Camani (PD) denuncia anni di inazione

Sanità in affanno: la carenza di medici di famiglia manda in tilt l’ULSS Euganea

Foto di repertorio

La sanità padovana si ritrova ancora una volta a fare i conti con una carenza cronica di medici di base. Basta l’imminente pensionamento di tre dottori per compromettere l’assistenza a circa 4.000 pazienti nella provincia, lasciando scoperti interi ambiti e aggravando una situazione già critica.

A denunciare l’ennesima emergenza è stata Vanessa Camani, capogruppo del Partito Democratico in Consiglio regionale, che ha attribuito la responsabilità dell’attuale crisi all’assenza di una programmazione strutturata e a una mancata visione strategica da parte della Regione Veneto. Secondo Camani, il fatto che si debba ricorrere – seppur inevitabilmente – alla richiesta rivolta ai medici attualmente in attività di aumentare il numero di assistiti fino alla soglia massima consentita di 1.800 persone, rappresenta una misura estrema e inadeguata.

La consigliera ha sottolineato come questo tipo di soluzione, seppur dettata dall’urgenza, non faccia altro che peggiorare le condizioni di lavoro dei medici e abbassare la qualità dell’assistenza, già messa a dura prova da carichi burocratici e operativi sempre più pesanti. Ha aggiunto che l’aumento del numero di pazienti a carico di ogni medico rischia di compromettere profondamente il rapporto tra medico e assistito, minando la relazione di cura che dovrebbe invece essere al centro del sistema sanitario.

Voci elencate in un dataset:
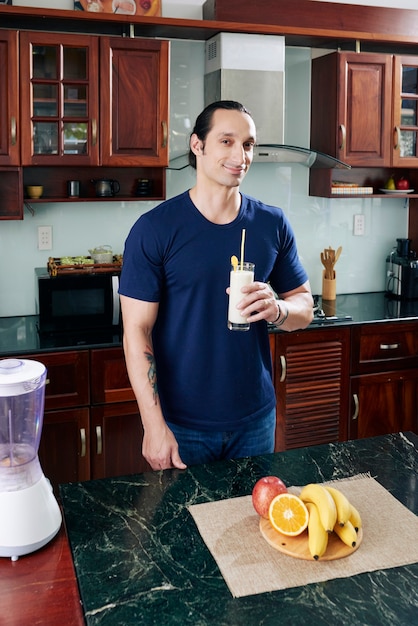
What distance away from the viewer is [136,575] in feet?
4.86

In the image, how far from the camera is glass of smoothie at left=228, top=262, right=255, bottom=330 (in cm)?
200

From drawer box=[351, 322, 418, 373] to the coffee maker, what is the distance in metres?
0.48

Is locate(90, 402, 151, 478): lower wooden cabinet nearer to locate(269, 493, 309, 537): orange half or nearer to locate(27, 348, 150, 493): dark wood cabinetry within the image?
locate(27, 348, 150, 493): dark wood cabinetry

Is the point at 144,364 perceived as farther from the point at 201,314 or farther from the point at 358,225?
the point at 358,225

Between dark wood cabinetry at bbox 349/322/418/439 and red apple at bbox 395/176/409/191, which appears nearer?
dark wood cabinetry at bbox 349/322/418/439

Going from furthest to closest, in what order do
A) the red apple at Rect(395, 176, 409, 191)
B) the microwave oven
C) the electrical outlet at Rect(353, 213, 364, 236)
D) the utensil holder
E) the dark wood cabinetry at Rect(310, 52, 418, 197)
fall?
1. the electrical outlet at Rect(353, 213, 364, 236)
2. the red apple at Rect(395, 176, 409, 191)
3. the utensil holder
4. the dark wood cabinetry at Rect(310, 52, 418, 197)
5. the microwave oven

**Consegna**
Prosegui l'articolo sulla carenza di medici di famiglia nell'ULSS Euganea, riprendendo subito dopo la sua ultima frase. Le righe non hanno alcun legame con l'articolo.

**Svolgimento**
Camani ha quindi ribadito la necessità di aprire una nuova fase nella gestione della sanità pubblica in Veneto. Ha indicato come priorità l’avvio di interventi strutturali, finora del tutto assenti, che comprendano una programmazione efficace, investimenti nelle borse di formazione per i futuri medici di famiglia, incentivi economici per rendere la professione più attrattiva e maggiore supporto amministrativo, in modo da alleggerire i professionisti da un’ingente mole di incombenze non sanitarie.

La preoccupazione è concreta: in un sistema già fragile, ogni pensionamento rischia di far collassare l’intero equilibrio territoriale. Camani ha chiesto che la sanità territoriale torni ad essere una priorità politica, con atti concreti e non soltanto con promesse.

Nel frattempo, i cittadini restano in attesa, spesso costretti a rivolgersi al pronto soccorso per problematiche che un tempo sarebbero state affrontate dal proprio medico di famiglia. E la domanda resta aperta: chi curerà chi resta senza medico?